* [Task statement] Please pick up the passage on the chamber's gas supply and exhaust structure and continue it from its final sentence.

* [Supplied passage]

☆ ☆ ☆ ☆ ☆

In a gas supply method disclosed in Reference 1, the raw material gas flows along one direction on the surface of the substrate and, thus, the concentration of the raw material at a downstream side is lower than the concentration of the raw material at an upstream side. In other words, when the gas is supplied in one direction, the film thickness may be gradually decreased in one direction along the flow direction of the raw material gas. Gas supply methods disclosed in References 2 to 4 are effective in controlling in-plane uniformity of a film thickness, processing uniformity and pressure distribution but insufficient in controlling concentration distribution of the raw material supplied onto the substrate.

SUMMARY OF THE INVENTION

In accordance with an aspect, there is provided a gas supply and exhaust structure for supplying and exhausting a raw material gas into and from a chamber having a substrate mounting surface at a position corresponding to a central portion of an inner top surface. The gas supply and exhaust structure includes a side gas supply unit and an exhaust unit. The side gas supply unit has a plurality of gas supply ports arranged in a circumferential direction and in a vertical direction on an inner side surface of the chamber and is configured to supply the raw material gas through the gas supply ports toward a central axis of the chamber. The exhaust unit has a gas exhaust port formed at the central portion of the inner top surface of the chamber and configured to exhaust the raw material gas. The inner top surface has an inclined surface which is inclined such that a distance between the inner top surface and an inner bottom surface of the chamber becomes smaller from the inner side surface toward the central axis.

☆ ☆ ☆ ☆ ☆

* [Stored records]
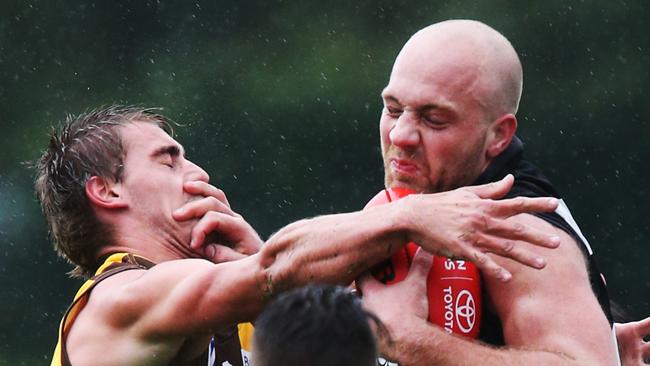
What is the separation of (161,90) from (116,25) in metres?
0.95

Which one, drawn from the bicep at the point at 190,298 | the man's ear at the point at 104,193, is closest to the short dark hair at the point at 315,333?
the bicep at the point at 190,298

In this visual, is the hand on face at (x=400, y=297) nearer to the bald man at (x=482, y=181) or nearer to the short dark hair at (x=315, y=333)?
the bald man at (x=482, y=181)

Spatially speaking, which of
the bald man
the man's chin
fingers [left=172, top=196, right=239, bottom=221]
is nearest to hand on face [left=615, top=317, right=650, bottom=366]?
the bald man

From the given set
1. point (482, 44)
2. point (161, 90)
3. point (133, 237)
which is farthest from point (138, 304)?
point (161, 90)

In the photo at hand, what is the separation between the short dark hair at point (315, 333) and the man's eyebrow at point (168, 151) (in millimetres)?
2402

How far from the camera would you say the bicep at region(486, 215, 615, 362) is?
410 centimetres

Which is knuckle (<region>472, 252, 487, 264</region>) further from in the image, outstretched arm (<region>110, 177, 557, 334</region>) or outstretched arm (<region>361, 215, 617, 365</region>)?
outstretched arm (<region>361, 215, 617, 365</region>)

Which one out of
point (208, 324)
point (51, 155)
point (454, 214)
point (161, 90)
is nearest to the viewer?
point (454, 214)

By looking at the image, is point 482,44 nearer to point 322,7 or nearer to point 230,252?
point 230,252

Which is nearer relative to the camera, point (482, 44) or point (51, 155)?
point (482, 44)

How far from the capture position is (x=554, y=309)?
13.5 feet

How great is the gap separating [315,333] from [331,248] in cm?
138

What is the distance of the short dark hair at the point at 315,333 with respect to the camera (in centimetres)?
277

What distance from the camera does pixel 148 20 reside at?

☆ ☆ ☆ ☆ ☆

* [The result]
BRIEF DESCRIPTION OF THE DRAWINGS

The objects and features of the disclosure will become apparent from the following description of embodiments, given in conjunction with the accompanying drawings, in which:

FIG. 1 schematically shows a film forming apparatus according to an embodiment;

FIG. 2 is a view for explaining installation positions of first gas supply ports in a processing space;

FIG. 3 shows an inner top surface of a chamber which is seen from the bottom;

FIG. 4 explains a side gas supply unit of a gas supply and exhaust structure according to a modification;

FIGS. 5A to 5D show gas supply and exhaust structures subjected to simulations of gas concentration distribution; and

FIGS. 6A and 6B shows results of the simulations of the gas concentration distribution of the gas supply and exhaust structures shown in FIG. 5.

DETAILED DESCRIPTION OF THE EMBODIMENTS

Hereinafter, embodiments will be described in detail with reference to the accompanying drawings. Like reference numerals will be given to like or corresponding parts throughout the drawings.
FIG. 1 schematically shows a film forming apparatus according to an embodiment. A film forming apparatus 10 shown in FIG. 1 includes a chamber main body 12. The chamber main body 12 includes a bottom portion 14, a side portion 15 and a ceiling portion 16. A processing space S is provided in the chamber main body 12. The bottom portion 14 has a substantially circular inner bottom surface 14 a that is a bottom surface of the processing space S. The side portion 15 is dispose on the bottom portion 14. The side portion 15 has an inner side surface 15 a that is a side surface of the processing space S. The side portion 15 has a substantially cylindrical shape. The central axis of the side portion 15 substantially coincides with an axis line Ml extending in a vertical direction. The side portion 15 may be made of a metal, e.g., aluminum. A corrosion resistant film may be formed on the inner side surface 15 a. The ceiling portion 16 is disposed on the side portion 15. The ceiling portion 16 has a substantially circular inner top surface that is a top surface of the processing space S.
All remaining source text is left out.